- _TRY IT_:
You are asked to copy the entire listing exactly, apart from its pictures.

- _DATA SEGMENT_:
┄┄┄┄┄┄┄┄┄┄┄┄┄┄┄┄┄┄┄┄
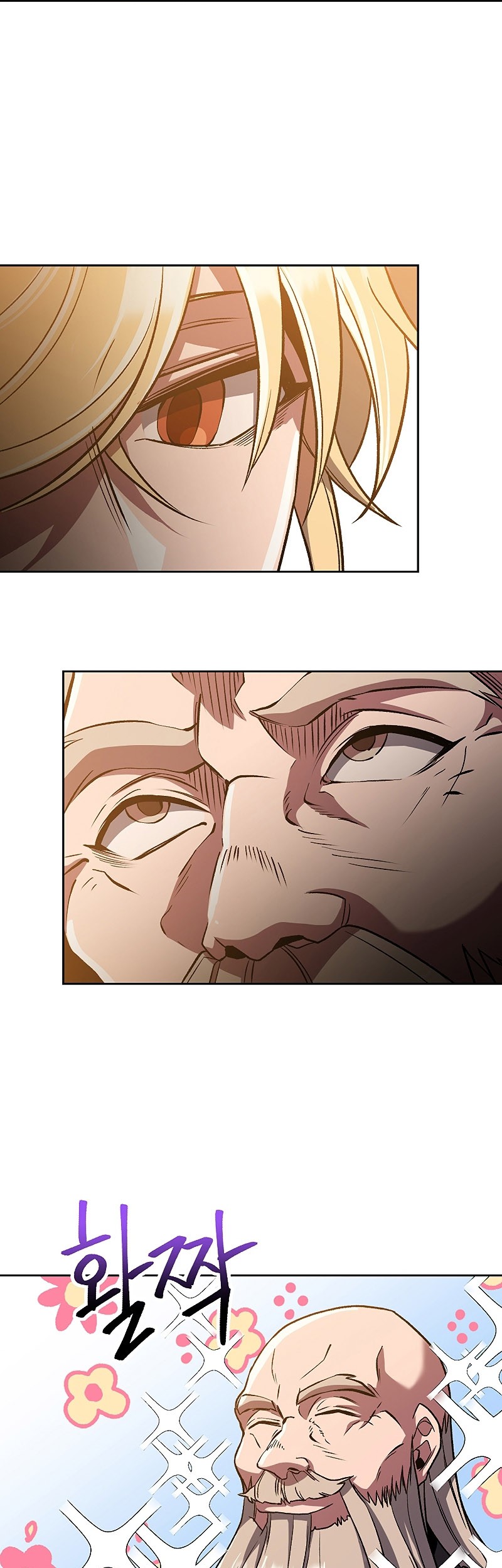 Chapter 59 - halaman 28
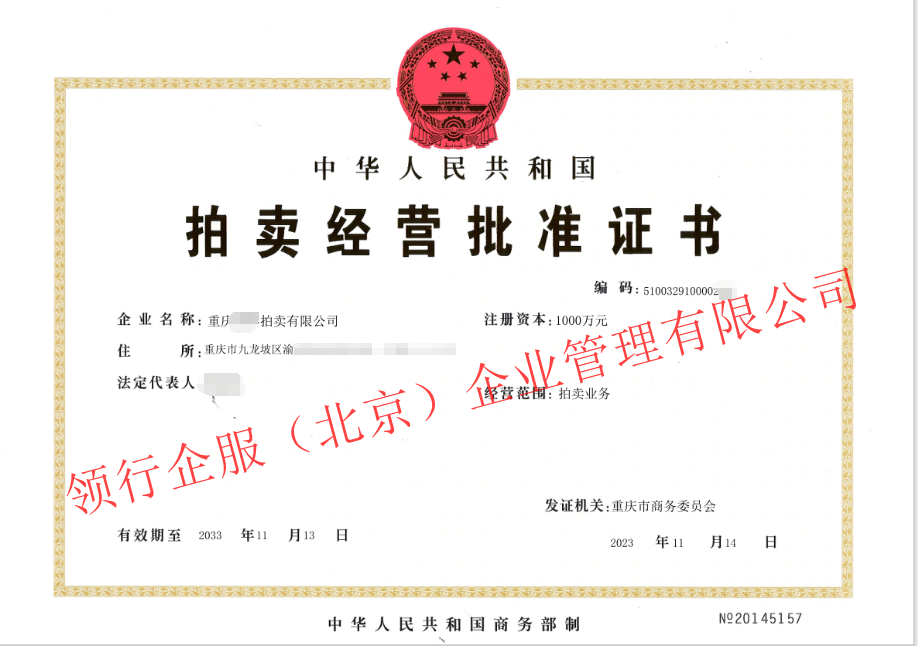 2024年西安市拍賣許可證辦理流程全解析kaiyun登錄入口開云-搜了網(wǎng)(圖1)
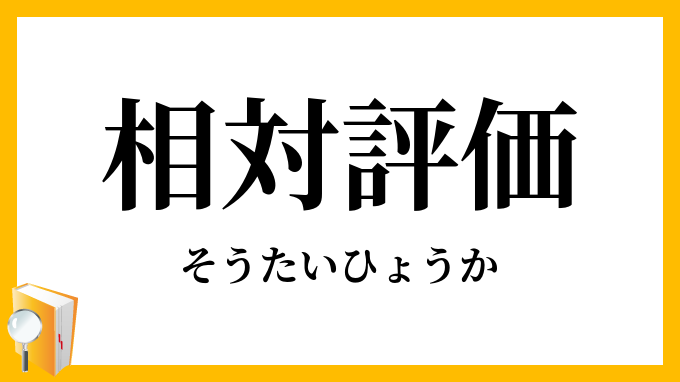 相対評価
┄┄┄┄┄┄┄┄┄┄┄┄┄┄┄┄┄┄┄┄
- _EXERCISE SOLUTION_:
 Chapter 59 - halaman 28
 2024年西安市拍賣許可證辦理流程全解析kaiyun登錄入口開云-搜了網(wǎng)(圖1)
 相対評価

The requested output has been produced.